Task requirements:
A: The passage on exercise and aging below describes several women featured in a documentary. List each of these women as the passage describes her.
B: In the passage on exercise and aging below, how long did the choreographer do yoga each morning?
C: Copy the passage on exercise and aging below, between "One of them" and "you. That’s undeniable.", inclusive.

Document passage:
- - - - -

But hang on a minute, here. For the average spud on the street this means precisely nothing. Forgoing the burgers, trying to chill out a bit and getting up off the couch more regularly could be good for you. It’s hardly a eureka moment, is it?
Last week I watched a documentary on Channel 4 called Fabulous Fashionistas, which featured a number of exciting, fun and incredibly active women in their 70s and 80s. A fashion model (you’ll recognise her from the M&S ads) who was discovered at 70, a choreographer who at 87 is still working, and is married to a man 27 years her junior who doesn’t look as fresh as she does, and a baroness who worked as an intelligence agent during World War Two, are hardly representative of the vast swathe of pensioners, but it was brilliant television. They were great characters, independent spirits and the type of women who don’t dance to anyone else’s tune. They did things they enjoyed doing, every day.
One of them went running every day. I’m 28 and I can’t run without hearing at least one thing crack. The choreographer did yoga every morning for an hour (after getting new knees a couple of years ago). Perhaps it’s something to do with my old-fashioned, fully original, non-bionic knees, but I got up at 6am for yoga just once this week and I’m still exhausted from it. Exercise is good for you. That’s undeniable.

- - - - -

Data excerpts:
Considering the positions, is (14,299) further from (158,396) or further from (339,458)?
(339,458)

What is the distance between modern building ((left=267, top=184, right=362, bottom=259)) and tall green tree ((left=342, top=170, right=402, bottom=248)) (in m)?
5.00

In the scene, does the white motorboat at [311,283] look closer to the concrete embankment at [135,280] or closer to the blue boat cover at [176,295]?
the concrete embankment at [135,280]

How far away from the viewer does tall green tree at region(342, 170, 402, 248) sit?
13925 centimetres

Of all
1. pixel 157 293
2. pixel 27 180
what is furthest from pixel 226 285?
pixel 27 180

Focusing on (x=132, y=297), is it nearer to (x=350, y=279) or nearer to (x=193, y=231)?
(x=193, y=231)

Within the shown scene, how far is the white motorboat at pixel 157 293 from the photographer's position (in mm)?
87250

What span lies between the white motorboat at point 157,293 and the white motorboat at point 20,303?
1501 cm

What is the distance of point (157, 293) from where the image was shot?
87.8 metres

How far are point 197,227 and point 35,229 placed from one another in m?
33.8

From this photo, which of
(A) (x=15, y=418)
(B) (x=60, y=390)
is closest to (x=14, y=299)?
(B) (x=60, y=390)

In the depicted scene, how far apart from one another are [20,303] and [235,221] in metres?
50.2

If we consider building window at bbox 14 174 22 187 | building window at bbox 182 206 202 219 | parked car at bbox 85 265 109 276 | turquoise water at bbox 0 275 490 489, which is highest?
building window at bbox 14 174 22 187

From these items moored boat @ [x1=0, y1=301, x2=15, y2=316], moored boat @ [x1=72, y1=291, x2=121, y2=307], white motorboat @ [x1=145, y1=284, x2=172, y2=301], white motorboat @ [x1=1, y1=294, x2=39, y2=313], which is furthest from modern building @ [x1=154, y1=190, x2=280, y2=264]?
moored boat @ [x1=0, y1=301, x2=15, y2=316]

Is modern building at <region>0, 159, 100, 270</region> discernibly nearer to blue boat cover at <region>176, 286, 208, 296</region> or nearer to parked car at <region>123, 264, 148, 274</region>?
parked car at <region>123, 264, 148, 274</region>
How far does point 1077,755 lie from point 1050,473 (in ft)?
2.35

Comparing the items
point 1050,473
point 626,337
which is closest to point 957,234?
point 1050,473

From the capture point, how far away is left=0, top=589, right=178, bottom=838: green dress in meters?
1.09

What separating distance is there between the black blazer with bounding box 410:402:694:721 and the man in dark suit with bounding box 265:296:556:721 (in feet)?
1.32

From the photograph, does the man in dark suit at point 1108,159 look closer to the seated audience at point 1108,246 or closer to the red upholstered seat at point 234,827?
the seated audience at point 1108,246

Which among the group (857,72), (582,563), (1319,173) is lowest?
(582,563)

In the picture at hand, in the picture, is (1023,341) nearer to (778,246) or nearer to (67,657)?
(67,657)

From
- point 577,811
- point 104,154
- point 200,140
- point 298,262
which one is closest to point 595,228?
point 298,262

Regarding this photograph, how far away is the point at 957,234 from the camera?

- - - - -

Answers per task:
A:
- A fashion model who was discovered at 70
- A choreographer who is still working at 87 and is married to a man 27 years her junior
- A baroness who worked as an intelligence agent during World War Two

B: For an hour.

C:
One of them went running every day. I’m 28 and I can’t run without hearing at least one thing crack. The choreographer did yoga every morning for an hour (after getting new knees a couple of years ago). Perhaps it’s something to do with my old-fashioned, fully original, non-bionic knees, but I got up at 6am for yoga just once this week and I’m still exhausted from it. Exercise is good for you. That’s undeniable.